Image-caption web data
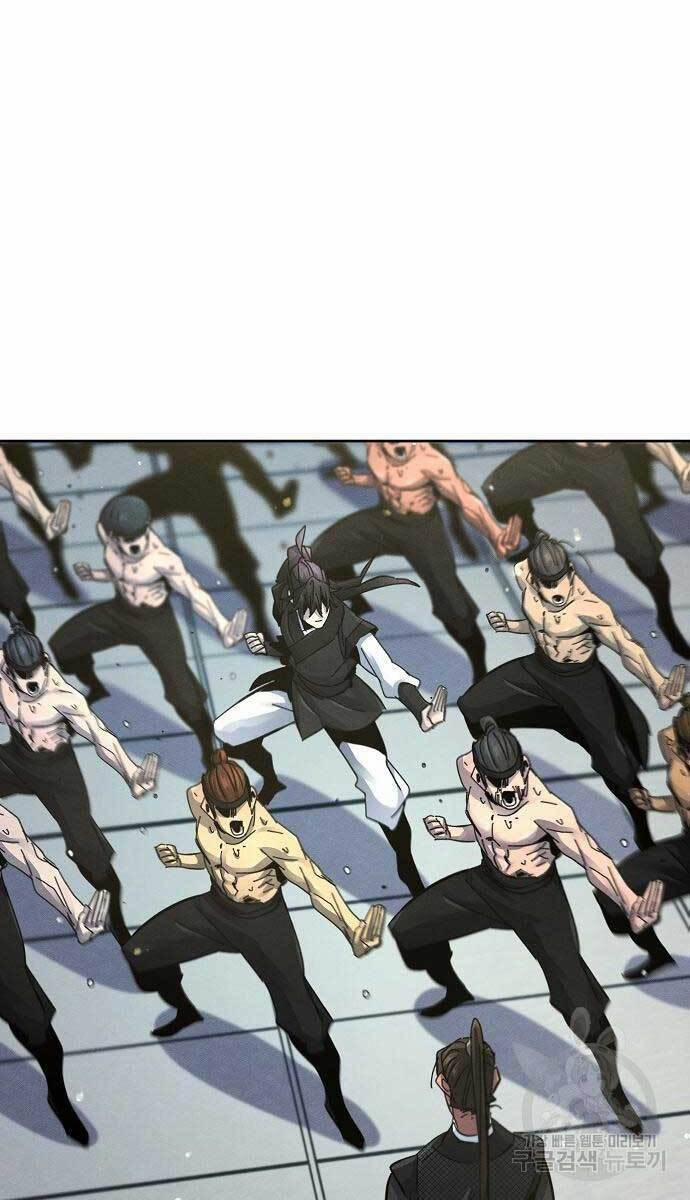 Cuồng Ma Tái Thế 63 trang 77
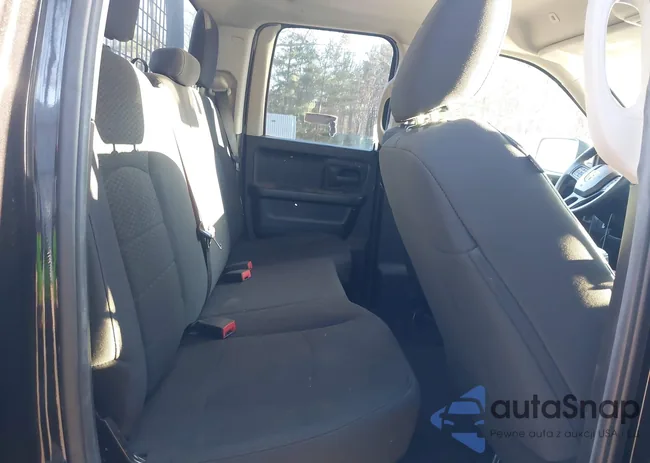 1C6RR7FG1KS533337: 44125592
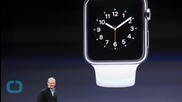 This Apple Watch App Lets You Monitor the Australian Property Market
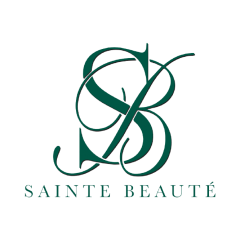 Sainte Beaute Güzellik Salonları Tic Ltd Şti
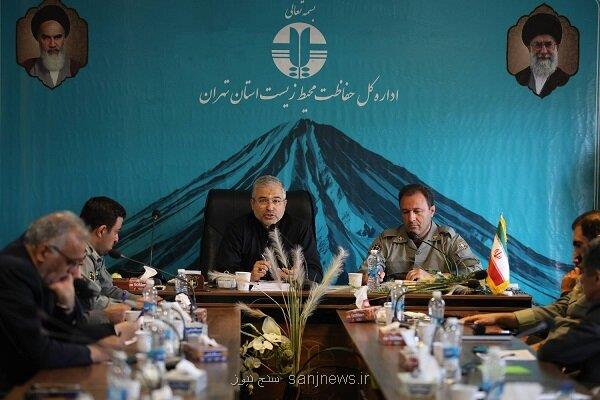 مدیریت اصولی پسماند بدون تخصیص اعتبار مناسب ممکن نیست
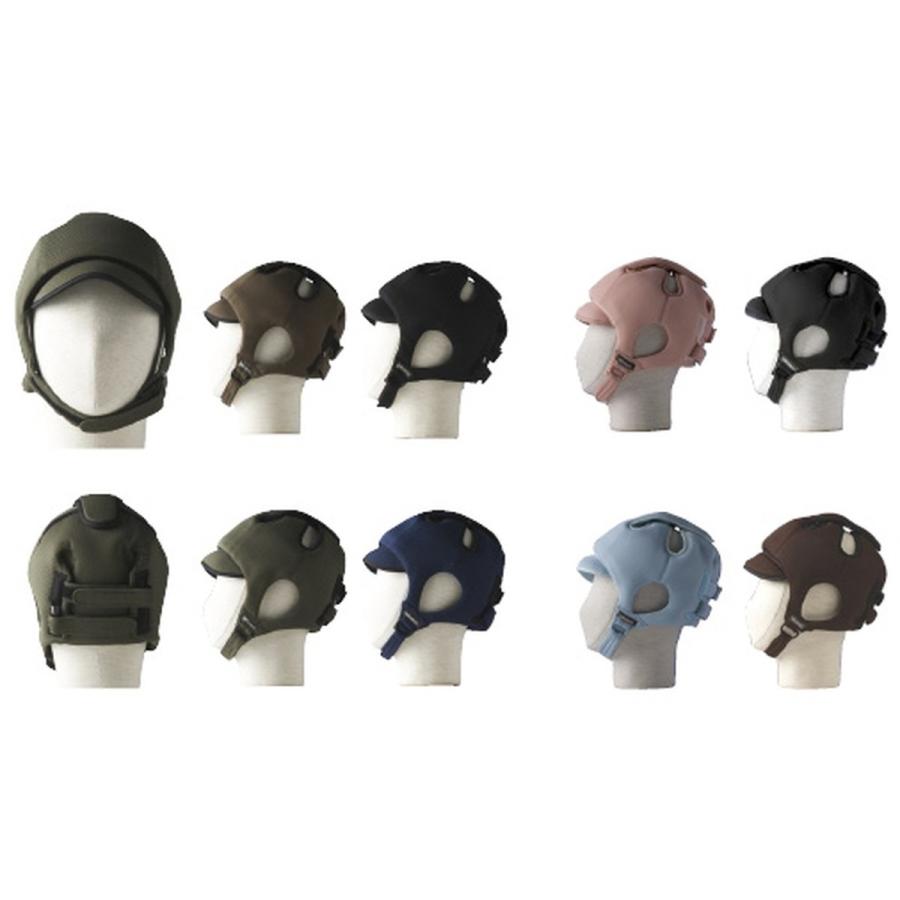 アボネットガードＣスタンダードＮ普通 NO.2006(56-62CM) 24-3217-00 1入り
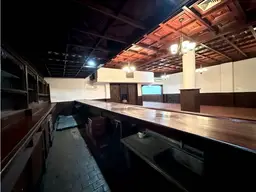 View 8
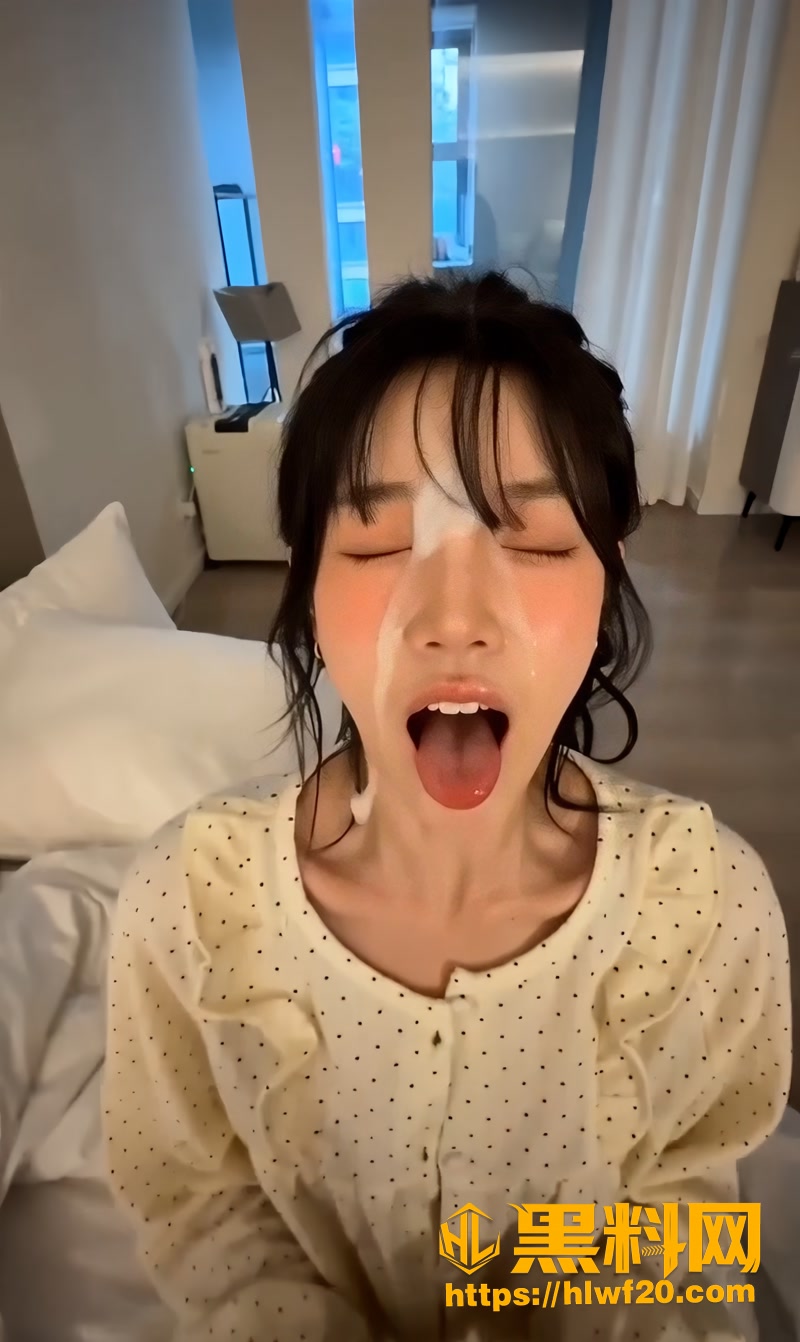08成人2 4wm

WHAT TO DO -
Rewrite every item with "Property" replaced by "Housing" and everything else left unchanged. Give only the text lines and leave out the pictures.

YOUR SOLUTION -
 Cuồng Ma Tái Thế 63 trang 77
 1C6RR7FG1KS533337: 44125592
 This Apple Watch App Lets You Monitor the Australian Housing Market
 Sainte Beaute Güzellik Salonları Tic Ltd Şti
 مدیریت اصولی پسماند بدون تخصیص اعتبار مناسب ممکن نیست
 アボネットガードＣスタンダードＮ普通 NO.2006(56-62CM) 24-3217-00 1入り
 View 8
08成人2 4wm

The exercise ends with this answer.